Return each line in the records below that contains the word "post".

[Start of Task material]

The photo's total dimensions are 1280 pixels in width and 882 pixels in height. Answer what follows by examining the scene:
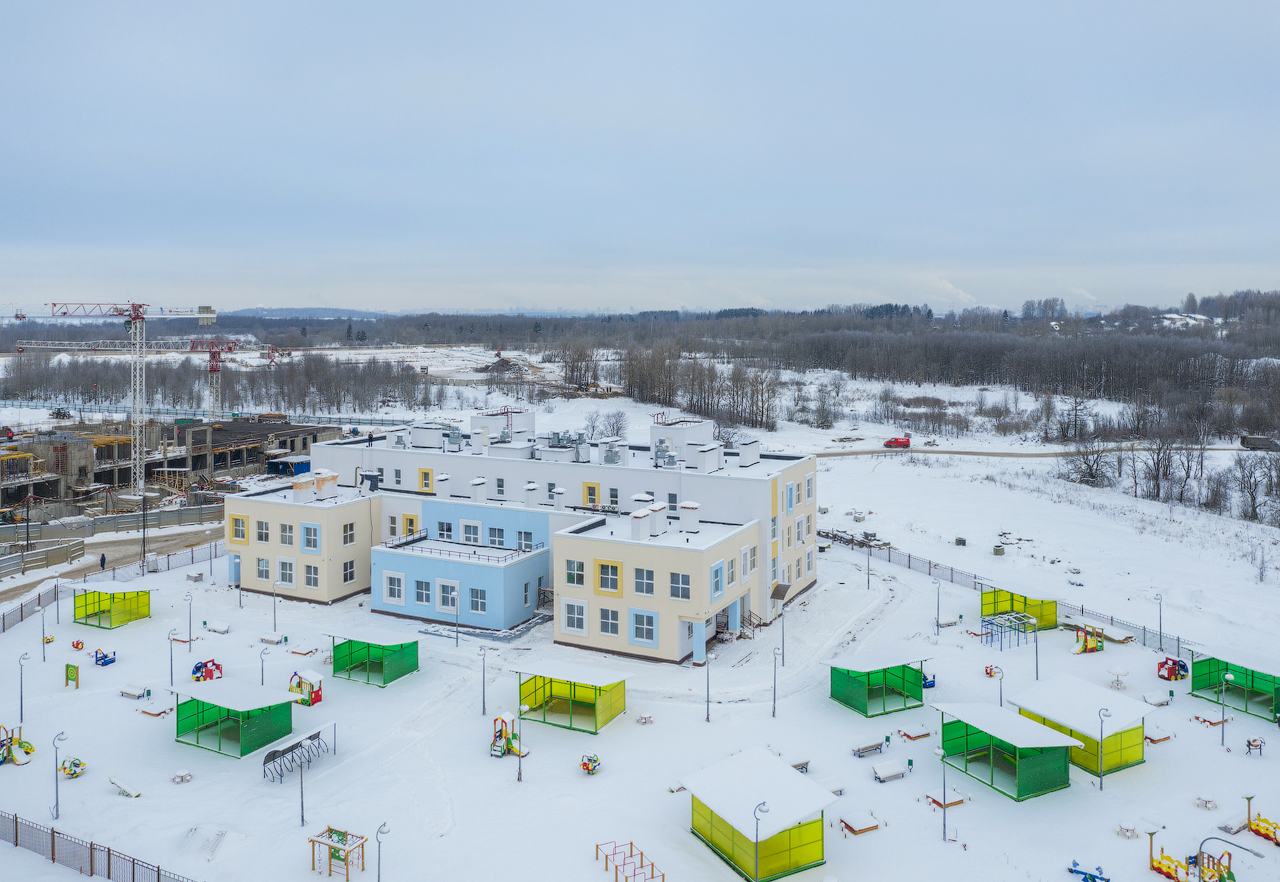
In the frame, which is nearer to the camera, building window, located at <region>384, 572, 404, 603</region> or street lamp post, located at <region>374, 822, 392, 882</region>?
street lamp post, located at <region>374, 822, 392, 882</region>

[End of Task material]
[Start of Task material]

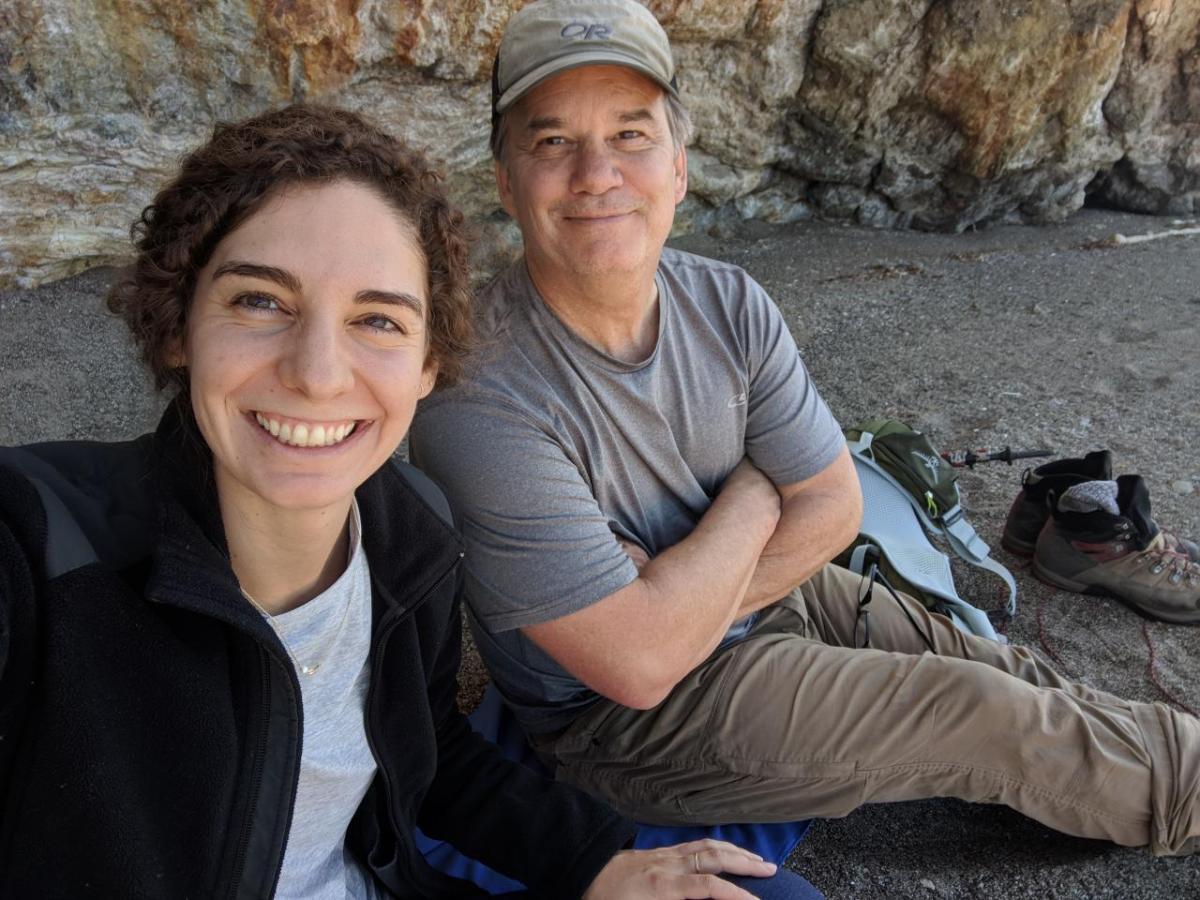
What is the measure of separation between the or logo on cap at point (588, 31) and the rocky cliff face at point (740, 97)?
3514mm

[End of Task material]

> **Solved exercise**:
In the frame, which is nearer to the camera, building window, located at <region>384, 572, 404, 603</region> or street lamp post, located at <region>374, 822, 392, 882</region>?
street lamp post, located at <region>374, 822, 392, 882</region>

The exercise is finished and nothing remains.